IN NOME DEL POPOLO ITALIANO

LA CORTE COSTITUZIONALE

composta dai Signori:

-  Valerio                                ONIDA                                        Presidente

-  Carlo                                   MEZZANOTTE                            Giudice

-  Fernanda                             CONTRI                                              "

-  Guido                                  NEPPI MODONA                              "

-   Piero Alberto                      CAPOTOSTI                                       "

- Annibale                               MARINI                                              "

-  Franco                                 BILE                                                    "

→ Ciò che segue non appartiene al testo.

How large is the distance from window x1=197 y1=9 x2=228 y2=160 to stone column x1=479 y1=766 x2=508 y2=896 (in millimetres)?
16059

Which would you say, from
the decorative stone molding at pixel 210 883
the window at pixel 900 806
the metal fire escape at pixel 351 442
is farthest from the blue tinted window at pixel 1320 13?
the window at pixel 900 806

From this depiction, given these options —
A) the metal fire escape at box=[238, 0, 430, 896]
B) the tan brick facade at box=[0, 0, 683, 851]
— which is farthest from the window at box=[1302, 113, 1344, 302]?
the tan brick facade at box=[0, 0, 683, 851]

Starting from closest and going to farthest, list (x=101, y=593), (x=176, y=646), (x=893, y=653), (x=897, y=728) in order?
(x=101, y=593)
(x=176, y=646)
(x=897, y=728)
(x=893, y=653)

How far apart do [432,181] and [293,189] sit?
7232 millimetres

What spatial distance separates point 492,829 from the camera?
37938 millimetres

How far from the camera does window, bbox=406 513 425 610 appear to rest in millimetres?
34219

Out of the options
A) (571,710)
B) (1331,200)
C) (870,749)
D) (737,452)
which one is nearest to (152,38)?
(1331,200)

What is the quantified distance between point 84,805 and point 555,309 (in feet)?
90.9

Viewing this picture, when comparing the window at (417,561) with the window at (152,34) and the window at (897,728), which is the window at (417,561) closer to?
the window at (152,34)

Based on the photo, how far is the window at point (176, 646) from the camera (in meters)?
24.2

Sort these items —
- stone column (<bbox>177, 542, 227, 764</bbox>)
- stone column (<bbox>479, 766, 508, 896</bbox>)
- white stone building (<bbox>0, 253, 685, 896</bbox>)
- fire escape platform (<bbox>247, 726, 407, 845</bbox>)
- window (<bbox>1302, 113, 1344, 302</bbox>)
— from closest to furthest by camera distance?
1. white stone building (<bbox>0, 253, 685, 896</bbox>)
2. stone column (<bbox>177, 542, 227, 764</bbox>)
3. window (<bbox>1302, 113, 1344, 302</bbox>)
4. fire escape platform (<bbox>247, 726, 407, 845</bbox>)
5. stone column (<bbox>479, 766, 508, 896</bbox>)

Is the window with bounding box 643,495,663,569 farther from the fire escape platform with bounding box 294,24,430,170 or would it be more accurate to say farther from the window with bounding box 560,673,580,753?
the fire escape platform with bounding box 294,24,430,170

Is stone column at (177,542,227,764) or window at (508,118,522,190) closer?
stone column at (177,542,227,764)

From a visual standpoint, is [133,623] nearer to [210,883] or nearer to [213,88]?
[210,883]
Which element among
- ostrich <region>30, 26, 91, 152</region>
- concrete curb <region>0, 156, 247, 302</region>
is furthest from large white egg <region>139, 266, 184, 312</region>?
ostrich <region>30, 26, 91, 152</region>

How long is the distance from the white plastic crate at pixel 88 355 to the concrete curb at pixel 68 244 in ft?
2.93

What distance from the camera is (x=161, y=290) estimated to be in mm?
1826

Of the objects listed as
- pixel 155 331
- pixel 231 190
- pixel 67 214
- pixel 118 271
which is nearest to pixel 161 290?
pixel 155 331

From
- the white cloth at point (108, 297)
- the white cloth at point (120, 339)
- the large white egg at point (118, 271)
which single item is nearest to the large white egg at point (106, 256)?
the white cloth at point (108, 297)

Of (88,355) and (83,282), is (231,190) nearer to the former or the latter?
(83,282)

-  Giovanni  Maria                  FLICK                                                 "

-   Francesco                           AMIRANTE                                       "

-   Ugo                                    DE SIERVO                                       "

-   Romano                              VACCARELLA                                 "

-   Paolo                                  MADDALENA                                  "

-   Alfio                                   FINOCCHIARO                                "

-   Alfonso                              QUARANTA                                      "

-   Franco                                GALLO                                               "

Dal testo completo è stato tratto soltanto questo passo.